*STATED TASK*. Reproduce the following material word for word, from its first line to its last.

'''

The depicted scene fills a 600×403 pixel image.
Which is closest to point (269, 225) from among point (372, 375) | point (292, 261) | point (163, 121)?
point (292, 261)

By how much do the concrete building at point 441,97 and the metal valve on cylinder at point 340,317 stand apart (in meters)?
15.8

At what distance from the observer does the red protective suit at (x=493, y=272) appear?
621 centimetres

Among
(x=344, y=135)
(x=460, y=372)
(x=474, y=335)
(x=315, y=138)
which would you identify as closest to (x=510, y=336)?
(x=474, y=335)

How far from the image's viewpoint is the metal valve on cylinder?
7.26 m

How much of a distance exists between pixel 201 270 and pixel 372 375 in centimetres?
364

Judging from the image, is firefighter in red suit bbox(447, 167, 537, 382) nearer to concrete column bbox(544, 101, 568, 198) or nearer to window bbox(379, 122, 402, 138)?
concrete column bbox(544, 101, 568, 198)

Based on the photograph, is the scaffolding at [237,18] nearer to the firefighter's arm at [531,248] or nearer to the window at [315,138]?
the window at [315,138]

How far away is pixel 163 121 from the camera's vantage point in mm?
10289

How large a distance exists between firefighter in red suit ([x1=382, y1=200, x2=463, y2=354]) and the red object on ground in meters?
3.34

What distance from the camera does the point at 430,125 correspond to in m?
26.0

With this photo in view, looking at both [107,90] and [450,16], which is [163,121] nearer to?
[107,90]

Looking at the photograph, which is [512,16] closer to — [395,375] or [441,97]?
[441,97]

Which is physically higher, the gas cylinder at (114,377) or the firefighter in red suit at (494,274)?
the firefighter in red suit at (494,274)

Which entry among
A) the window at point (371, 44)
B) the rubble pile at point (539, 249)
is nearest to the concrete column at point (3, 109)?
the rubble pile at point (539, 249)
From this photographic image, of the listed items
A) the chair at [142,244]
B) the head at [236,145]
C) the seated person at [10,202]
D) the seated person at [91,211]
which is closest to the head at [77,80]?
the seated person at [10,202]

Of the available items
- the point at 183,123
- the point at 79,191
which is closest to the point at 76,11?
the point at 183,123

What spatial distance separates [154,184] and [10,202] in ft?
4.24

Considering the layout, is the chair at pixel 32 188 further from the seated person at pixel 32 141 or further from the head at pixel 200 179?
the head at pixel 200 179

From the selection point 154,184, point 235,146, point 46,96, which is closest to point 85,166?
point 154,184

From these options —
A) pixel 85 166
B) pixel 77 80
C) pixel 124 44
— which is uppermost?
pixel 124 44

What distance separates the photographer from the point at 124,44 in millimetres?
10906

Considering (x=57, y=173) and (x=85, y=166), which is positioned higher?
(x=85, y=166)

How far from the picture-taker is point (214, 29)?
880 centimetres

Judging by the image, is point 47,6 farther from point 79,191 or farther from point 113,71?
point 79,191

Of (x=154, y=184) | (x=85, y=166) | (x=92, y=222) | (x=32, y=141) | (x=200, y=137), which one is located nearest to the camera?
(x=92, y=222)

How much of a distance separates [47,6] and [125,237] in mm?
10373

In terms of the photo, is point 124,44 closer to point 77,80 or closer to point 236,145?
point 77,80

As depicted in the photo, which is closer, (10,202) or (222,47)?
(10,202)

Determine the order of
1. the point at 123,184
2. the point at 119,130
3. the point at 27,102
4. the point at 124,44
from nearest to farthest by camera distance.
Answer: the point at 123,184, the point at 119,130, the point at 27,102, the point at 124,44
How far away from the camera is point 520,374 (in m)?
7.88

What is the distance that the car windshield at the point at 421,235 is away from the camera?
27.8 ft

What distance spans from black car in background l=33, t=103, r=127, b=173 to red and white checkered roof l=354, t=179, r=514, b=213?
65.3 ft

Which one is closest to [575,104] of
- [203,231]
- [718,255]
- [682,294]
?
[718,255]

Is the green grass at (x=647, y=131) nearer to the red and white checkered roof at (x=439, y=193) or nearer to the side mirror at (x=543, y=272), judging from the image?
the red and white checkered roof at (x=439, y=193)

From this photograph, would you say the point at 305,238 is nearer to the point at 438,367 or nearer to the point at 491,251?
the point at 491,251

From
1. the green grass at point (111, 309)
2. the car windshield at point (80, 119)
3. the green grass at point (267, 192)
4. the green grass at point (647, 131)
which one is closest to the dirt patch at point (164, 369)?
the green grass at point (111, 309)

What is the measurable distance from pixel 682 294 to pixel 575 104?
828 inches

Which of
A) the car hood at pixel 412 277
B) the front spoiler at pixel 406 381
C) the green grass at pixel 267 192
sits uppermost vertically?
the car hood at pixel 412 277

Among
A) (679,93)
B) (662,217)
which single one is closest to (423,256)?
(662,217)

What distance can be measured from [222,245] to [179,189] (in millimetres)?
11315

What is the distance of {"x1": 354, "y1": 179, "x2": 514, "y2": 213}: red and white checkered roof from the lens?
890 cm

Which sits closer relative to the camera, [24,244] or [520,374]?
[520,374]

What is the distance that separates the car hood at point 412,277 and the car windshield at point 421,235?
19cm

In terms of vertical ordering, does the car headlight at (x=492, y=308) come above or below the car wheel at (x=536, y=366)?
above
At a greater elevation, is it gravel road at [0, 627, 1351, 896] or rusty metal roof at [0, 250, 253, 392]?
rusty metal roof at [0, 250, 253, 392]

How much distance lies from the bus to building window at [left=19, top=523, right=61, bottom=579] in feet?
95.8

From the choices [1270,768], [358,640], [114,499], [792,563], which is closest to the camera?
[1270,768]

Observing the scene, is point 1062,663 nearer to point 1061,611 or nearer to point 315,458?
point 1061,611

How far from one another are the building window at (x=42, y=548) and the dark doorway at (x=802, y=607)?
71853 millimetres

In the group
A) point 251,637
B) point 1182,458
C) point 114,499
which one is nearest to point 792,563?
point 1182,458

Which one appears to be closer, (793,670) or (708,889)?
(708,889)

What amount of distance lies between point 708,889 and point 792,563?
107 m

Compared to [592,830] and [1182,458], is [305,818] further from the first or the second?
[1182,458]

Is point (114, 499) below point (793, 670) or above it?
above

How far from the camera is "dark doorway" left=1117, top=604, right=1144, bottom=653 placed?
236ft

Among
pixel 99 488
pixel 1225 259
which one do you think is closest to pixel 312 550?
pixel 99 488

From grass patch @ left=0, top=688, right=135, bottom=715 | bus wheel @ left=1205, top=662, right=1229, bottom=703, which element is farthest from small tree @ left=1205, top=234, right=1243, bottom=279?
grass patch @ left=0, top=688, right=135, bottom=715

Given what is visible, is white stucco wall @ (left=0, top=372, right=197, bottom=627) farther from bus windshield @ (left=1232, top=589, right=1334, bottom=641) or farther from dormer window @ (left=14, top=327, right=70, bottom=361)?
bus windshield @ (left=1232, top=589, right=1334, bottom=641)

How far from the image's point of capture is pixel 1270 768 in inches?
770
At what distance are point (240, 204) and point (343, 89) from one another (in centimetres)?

'''

*THE SOLUTION*.
The depicted scene fills a 600×403 pixel image.
Which is closest to point (269, 225) from among point (372, 375) | point (292, 261) | point (163, 121)?
point (292, 261)

By how much do the concrete building at point 441,97 and the metal valve on cylinder at point 340,317 stand apart (in meters)?
15.8

At what distance from the observer does the red protective suit at (x=493, y=272) appear?
621 centimetres

Among
(x=344, y=135)
(x=460, y=372)
(x=474, y=335)
(x=315, y=138)
which would you identify as closest to (x=510, y=336)?
(x=474, y=335)

How far from the image's viewpoint is the metal valve on cylinder?
7.26 m

How much of a distance exists between pixel 201 270 and pixel 372 375 in centimetres?
364

Judging from the image, is firefighter in red suit bbox(447, 167, 537, 382) nearer to concrete column bbox(544, 101, 568, 198) or nearer to window bbox(379, 122, 402, 138)?
concrete column bbox(544, 101, 568, 198)

Based on the photograph, is the scaffolding at [237,18] nearer to the firefighter's arm at [531,248] or nearer to the window at [315,138]?
the window at [315,138]

How far away is pixel 163 121 from the camera's vantage point in mm?
10289

How large a distance exists between firefighter in red suit ([x1=382, y1=200, x2=463, y2=354]) and the red object on ground in meters?
3.34

What distance from the camera does the point at 430,125 correspond to in m?
26.0

With this photo in view, looking at both [107,90] and [450,16], which is [163,121] nearer to?
[107,90]

Looking at the photograph, which is [512,16] closer to — [395,375] or [441,97]?
[441,97]

Which is physically higher, the gas cylinder at (114,377) or the firefighter in red suit at (494,274)?
the firefighter in red suit at (494,274)

Which entry among
A) the window at point (371, 44)
B) the rubble pile at point (539, 249)
is nearest to the concrete column at point (3, 109)?
the rubble pile at point (539, 249)
From this photographic image, of the listed items
A) the chair at [142,244]
B) the head at [236,145]
C) the seated person at [10,202]
D) the seated person at [91,211]
which is closest to the head at [77,80]?
the seated person at [10,202]

Of the available items
- the point at 183,123
- the point at 79,191
which is closest to the point at 76,11?
the point at 183,123

What spatial distance separates [154,184] and [10,202] in ft?
4.24

Considering the layout, is the chair at pixel 32 188 further from the seated person at pixel 32 141 or further from the head at pixel 200 179?
the head at pixel 200 179

From the selection point 154,184, point 235,146, point 46,96, which is closest to point 85,166?
point 154,184

From these options —
A) pixel 85 166
B) pixel 77 80
C) pixel 124 44
— which is uppermost?
pixel 124 44

What distance separates the photographer from the point at 124,44 in millimetres?
10906

Considering (x=57, y=173) and (x=85, y=166), which is positioned higher?
(x=85, y=166)

How far from the picture-taker is point (214, 29)?
880 centimetres

Judging by the image, is point 47,6 farther from point 79,191 or farther from point 113,71?
point 79,191

Of (x=154, y=184) | (x=85, y=166) | (x=92, y=222) | (x=32, y=141) | (x=200, y=137), which one is located nearest to the camera?
(x=92, y=222)

How much of a distance separates [47,6] and [125,237] in mm?
10373

In terms of the photo, is point 124,44 closer to point 77,80 or closer to point 236,145?
point 77,80

As depicted in the photo, which is closer, (10,202) or (222,47)?
(10,202)

Determine the order of
1. the point at 123,184
2. the point at 119,130
3. the point at 27,102
4. the point at 124,44
from nearest to farthest by camera distance.
Answer: the point at 123,184, the point at 119,130, the point at 27,102, the point at 124,44
How far away from the camera is point 520,374 (in m)?
7.88

What is the distance that the car windshield at the point at 421,235 is away from the camera?
27.8 ft

What distance spans from black car in background l=33, t=103, r=127, b=173 to red and white checkered roof l=354, t=179, r=514, b=213?
65.3 ft

Which one is closest to [575,104] of
- [203,231]
- [718,255]
- [682,294]
?
[718,255]

Is the green grass at (x=647, y=131) nearer to the red and white checkered roof at (x=439, y=193) or nearer to the side mirror at (x=543, y=272), judging from the image?
the red and white checkered roof at (x=439, y=193)

From this photograph, would you say the point at 305,238 is nearer to the point at 438,367 or nearer to the point at 491,251?
the point at 491,251

From
1. the green grass at point (111, 309)
2. the car windshield at point (80, 119)
3. the green grass at point (267, 192)
4. the green grass at point (647, 131)
which one is closest to the dirt patch at point (164, 369)?
the green grass at point (111, 309)

What is the measurable distance from pixel 682 294 to pixel 575 104?
828 inches

Which of
A) the car hood at pixel 412 277
B) the front spoiler at pixel 406 381
C) the green grass at pixel 267 192
sits uppermost vertically?
the car hood at pixel 412 277

Among
A) (679,93)
B) (662,217)
which single one is closest to (423,256)?
(662,217)

What distance can be measured from [222,245] to [179,189] (in millimetres)?
11315

What is the distance of {"x1": 354, "y1": 179, "x2": 514, "y2": 213}: red and white checkered roof from the lens?
890 cm

Which sits closer relative to the camera, [24,244] or [520,374]?
[520,374]

What is the distance that separates the car hood at point 412,277 and the car windshield at point 421,235?
19cm

In terms of vertical ordering, does the car headlight at (x=492, y=308) come above or below the car wheel at (x=536, y=366)?
above
At a greater elevation, is it gravel road at [0, 627, 1351, 896] or rusty metal roof at [0, 250, 253, 392]?
rusty metal roof at [0, 250, 253, 392]

How much distance lies from the bus to building window at [left=19, top=523, right=61, bottom=579] in feet?
95.8

From the choices [1270,768], [358,640], [114,499], [792,563], which is closest to the camera?
[1270,768]

Observing the scene, is point 1062,663 nearer to point 1061,611 or nearer to point 315,458?
point 1061,611

How far from one another are the building window at (x=42, y=548) and the dark doorway at (x=802, y=607)?
71853 millimetres

In the group
A) point 251,637
B) point 1182,458
C) point 114,499
which one is nearest to point 792,563?
point 1182,458

Which one appears to be closer, (793,670) or (708,889)?
(708,889)

What amount of distance lies between point 708,889 and point 792,563?
107 m

Compared to [592,830] and [1182,458], is [305,818] further from the first or the second?
[1182,458]

Is point (114, 499) below point (793, 670) or above it?
above

How far from the camera is "dark doorway" left=1117, top=604, right=1144, bottom=653 placed?
236ft

Among
pixel 99 488
pixel 1225 259
which one do you think is closest to pixel 312 550?
pixel 99 488

From grass patch @ left=0, top=688, right=135, bottom=715 | bus wheel @ left=1205, top=662, right=1229, bottom=703, which element is farthest from small tree @ left=1205, top=234, right=1243, bottom=279?
grass patch @ left=0, top=688, right=135, bottom=715

Given what is visible, is white stucco wall @ (left=0, top=372, right=197, bottom=627) farther from bus windshield @ (left=1232, top=589, right=1334, bottom=641) or farther from dormer window @ (left=14, top=327, right=70, bottom=361)?
bus windshield @ (left=1232, top=589, right=1334, bottom=641)

How far from the image's point of capture is pixel 1270 768 in inches?
770
At what distance are point (240, 204) and point (343, 89) from one another (in centimetres)?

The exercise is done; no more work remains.